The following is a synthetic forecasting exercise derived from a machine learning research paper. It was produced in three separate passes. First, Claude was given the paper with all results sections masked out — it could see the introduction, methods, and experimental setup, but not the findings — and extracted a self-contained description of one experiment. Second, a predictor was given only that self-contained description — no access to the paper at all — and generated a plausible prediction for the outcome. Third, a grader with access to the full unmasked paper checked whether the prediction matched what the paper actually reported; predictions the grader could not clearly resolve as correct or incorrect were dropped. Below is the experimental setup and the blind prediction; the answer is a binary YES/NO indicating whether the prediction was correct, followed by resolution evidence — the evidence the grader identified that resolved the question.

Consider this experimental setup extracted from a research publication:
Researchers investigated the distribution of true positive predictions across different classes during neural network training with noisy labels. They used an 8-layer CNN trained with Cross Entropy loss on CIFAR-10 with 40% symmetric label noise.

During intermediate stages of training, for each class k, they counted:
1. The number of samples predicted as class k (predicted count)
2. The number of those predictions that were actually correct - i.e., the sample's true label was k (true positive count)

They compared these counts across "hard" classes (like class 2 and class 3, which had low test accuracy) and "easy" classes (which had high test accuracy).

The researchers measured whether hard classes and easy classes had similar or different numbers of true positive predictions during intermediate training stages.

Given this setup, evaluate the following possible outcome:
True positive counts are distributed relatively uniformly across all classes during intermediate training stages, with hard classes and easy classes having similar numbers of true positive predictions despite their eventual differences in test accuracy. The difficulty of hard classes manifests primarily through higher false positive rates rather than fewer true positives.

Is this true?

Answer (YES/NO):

########

Determine how many lines in the data above include the word "label", and state that number only.

== Exercise output ==
2